The Entry That Was Right, and Also Wrong
I found the problem during dry-run reconciliation, four weeks before our planned cutover. Not in the new system — in the old one. Buried in a single journal entry dated the first of June 2022: one line, seven figures, a currency translation adjustment on our CAD book. Perfectly correct. Perfectly useless to anyone who needed to know what actually happened underneath it.
Five months earlier, our treasury feed had been pricing every Canadian-dollar transaction off a stale rate — the CHF/CAD cross hadn't refreshed since December. Every premium, every claim, every retrocession settlement booked in CAD from January through May was converted at the wrong number. Nobody caught it until our May close, when the cross-currency reconciliation came in seven figures off. So on June 1st, someone did exactly what you're supposed to do: booked one corrective entry, brought the balance sheet back to where it should have been, and moved on. Our auditors reviewed it, accepted it, and signed off on the year.

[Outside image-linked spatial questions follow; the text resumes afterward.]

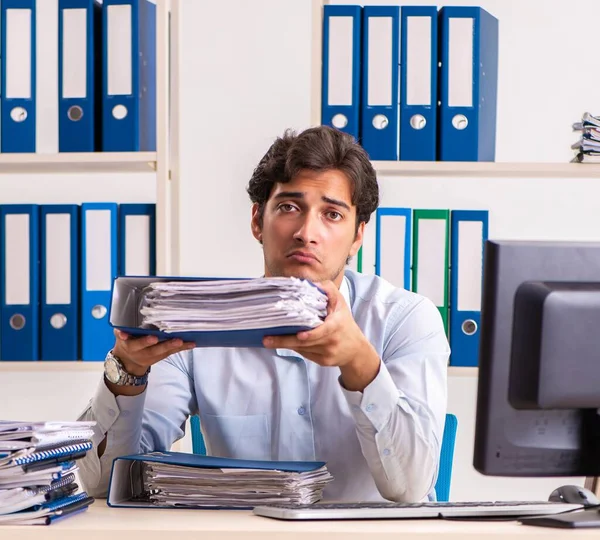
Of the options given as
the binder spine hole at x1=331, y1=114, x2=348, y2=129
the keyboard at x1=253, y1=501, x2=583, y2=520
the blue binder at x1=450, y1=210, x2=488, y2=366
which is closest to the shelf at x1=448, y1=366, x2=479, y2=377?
the blue binder at x1=450, y1=210, x2=488, y2=366

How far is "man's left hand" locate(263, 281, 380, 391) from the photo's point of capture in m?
1.06

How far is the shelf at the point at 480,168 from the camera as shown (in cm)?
209

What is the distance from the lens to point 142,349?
1.18 meters

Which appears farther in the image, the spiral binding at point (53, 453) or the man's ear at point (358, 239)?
the man's ear at point (358, 239)

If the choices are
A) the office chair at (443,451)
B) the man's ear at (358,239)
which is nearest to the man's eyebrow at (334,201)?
the man's ear at (358,239)

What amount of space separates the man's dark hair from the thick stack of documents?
731mm

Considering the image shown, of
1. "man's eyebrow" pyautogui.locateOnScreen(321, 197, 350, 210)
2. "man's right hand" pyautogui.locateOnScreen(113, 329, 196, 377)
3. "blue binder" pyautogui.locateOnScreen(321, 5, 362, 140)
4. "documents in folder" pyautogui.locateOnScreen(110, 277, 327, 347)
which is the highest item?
"blue binder" pyautogui.locateOnScreen(321, 5, 362, 140)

One Number Fixed. Thousands Still Wrong.
Here's what that one corrective entry actually did, and didn't do. It fixed the sum. It did nothing for the roughly 28,000 individual CAD transactions sitting underneath it, each one still carrying the wrong exchange rate, each one still technically wrong at the transaction level — forever, because the correction was a plug, not a restatement. Nobody had gone back and repriced five months of individual premiums and claims. Nobody reasonably could have — that's thousands of line items across dozens of treaties, reconciled to a single top-line adjustment instead.

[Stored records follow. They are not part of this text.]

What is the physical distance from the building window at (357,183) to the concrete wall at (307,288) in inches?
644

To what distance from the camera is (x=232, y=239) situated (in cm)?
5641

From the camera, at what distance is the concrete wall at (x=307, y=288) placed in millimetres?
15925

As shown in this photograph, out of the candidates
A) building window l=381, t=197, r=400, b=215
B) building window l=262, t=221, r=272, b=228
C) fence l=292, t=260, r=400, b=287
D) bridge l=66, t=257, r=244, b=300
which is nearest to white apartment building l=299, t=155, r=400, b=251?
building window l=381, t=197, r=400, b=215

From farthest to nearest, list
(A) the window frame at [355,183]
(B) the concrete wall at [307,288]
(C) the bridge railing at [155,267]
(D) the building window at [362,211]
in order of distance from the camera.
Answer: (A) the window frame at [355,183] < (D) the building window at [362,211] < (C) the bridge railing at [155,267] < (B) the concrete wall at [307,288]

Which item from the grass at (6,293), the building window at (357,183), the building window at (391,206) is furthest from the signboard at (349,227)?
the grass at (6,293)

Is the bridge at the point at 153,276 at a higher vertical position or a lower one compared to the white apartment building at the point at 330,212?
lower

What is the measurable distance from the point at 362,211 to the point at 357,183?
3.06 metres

For financial reporting, that's a closed matter. The balance sheet is right. For anyone downstream trying to use that data — pricing actuaries looking at loss ratios by cedant, portfolio managers segmenting Canadian exposure by treaty type — five months of 2022 is quietly, permanently unreliable at the level of detail their work actually needs.
What We Tried First
We tried the version everyone tries first: fix it properly. Pull the five months of CAD transactions, reprice each one at the correct historical rate, replace the lump-sum entry with the transaction-level truth it should have been. Cleaner data, better lineage, obviously the right thing to do.
It broke reconciliation to our filed FY22 accounts by eleven and a half thousand francs. Our external auditors were polite about it. They were also clear: reopening an audited period to make the data "more correct" wasn't a data project anymore. It was a restatement conversation, and restatement conversations go to the audit committee, not the migration team.

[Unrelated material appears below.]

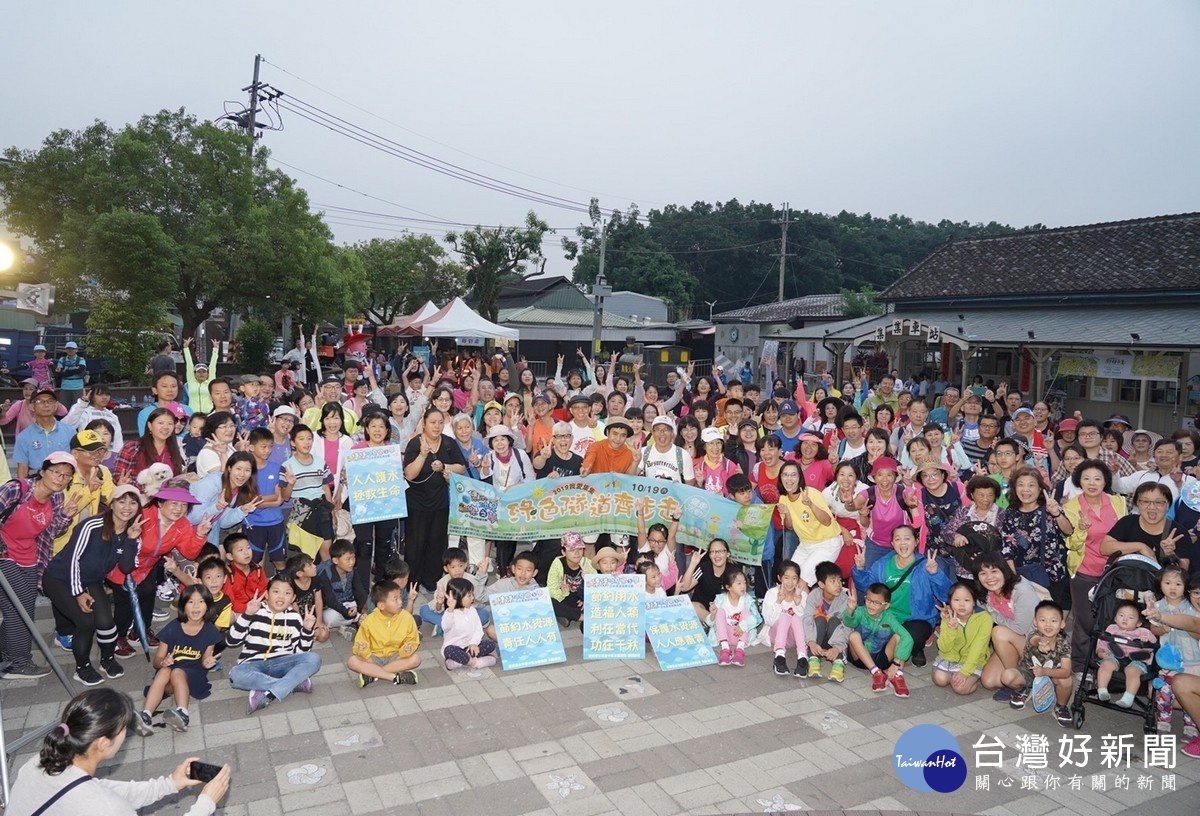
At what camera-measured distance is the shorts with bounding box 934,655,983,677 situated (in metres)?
6.39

Bringing In an AI Managed Service
What changed things was refusing to pick a winner. The AI Managed Service approach kept the original transactions and the June 1st correcting entry exactly as filed, byte for byte, permanently reconcilable to every financial statement we have ever published. Alongside that, in a clearly separate and clearly labelled layer, it built the transaction-level restatement: what each of those five months of CAD transactions should have priced at, with full lineage back to the corrected rate, and a flag on every row marking it as an analytical reconstruction rather than a change to the books of record.
A Reconciliation That Never Breaks
That separation is what let me sign the migration off without reopening anything. Every figure our auditors have ever reviewed still reconciles, to the franc, forever — because we never touched it. The migrated ledger carries the original transactions and the original corrective entry exactly as filed, with the AI Managed Service maintaining that reconciliation automatically as new periods close, not just for the one entry we already knew about, but for every plug, workaround, and manual correction like it across three and a half decades of records.
Data I Could Finally Ask Questions Of
The restated layer is what gave the business back the five months it had quietly written off. Our pricing actuaries could finally segment Canadian cedant performance through the whole of 2022 without a five-month hole of unreliable detail in the middle of it. Portfolio management could run loss-ratio analysis by treaty and by currency and trust every quarter equally, instead of footnoting one and hoping nobody asked why.
We found one Canadian treaty that had looked marginally profitable for two years, once you actually corrected the five months everyone had been quietly working around. It wasn't. The lump-sum entry had been correct about our balance sheet and silent about our portfolio.
Why We Could Finally Go Greenfield
This is what let the migration proceed as a genuine rebuild instead of a careful, anxious copy of decades of manual corrections. Once the AI Managed Service stood behind the full history — every original transaction, every correcting entry, every restated equivalent, all reconciled and all covered under an SLA guaranteeing it would stay that way — my finance team stopped trying to decide, case by case, which of hundreds of historical corrections were safe to migrate as-is and which needed careful handling.
We migrated the current book and clean opening balances into the new platform, full stop. Every historical correction, restated or original, stayed with the AI Managed Service, reconcilable on demand in whichever form the person asking actually needed — audited, or economic. My team built the target ledger for how the business runs today, not as an archaeology project for every plug entry since the system went live.
Both numbers were true. Only one of them was allowed to change. I signed that migration off knowing both truths could be pulled apart and both trusted — the audited number that never moves, and the economic detail that finally does justice to what actually happened. Somewhere around month three of a five-month currency error, I stopped thinking about it as a data quality problem. It's a question of whose truth you're asking for. The migration only worked once we stopped forcing one answer to serve both questions.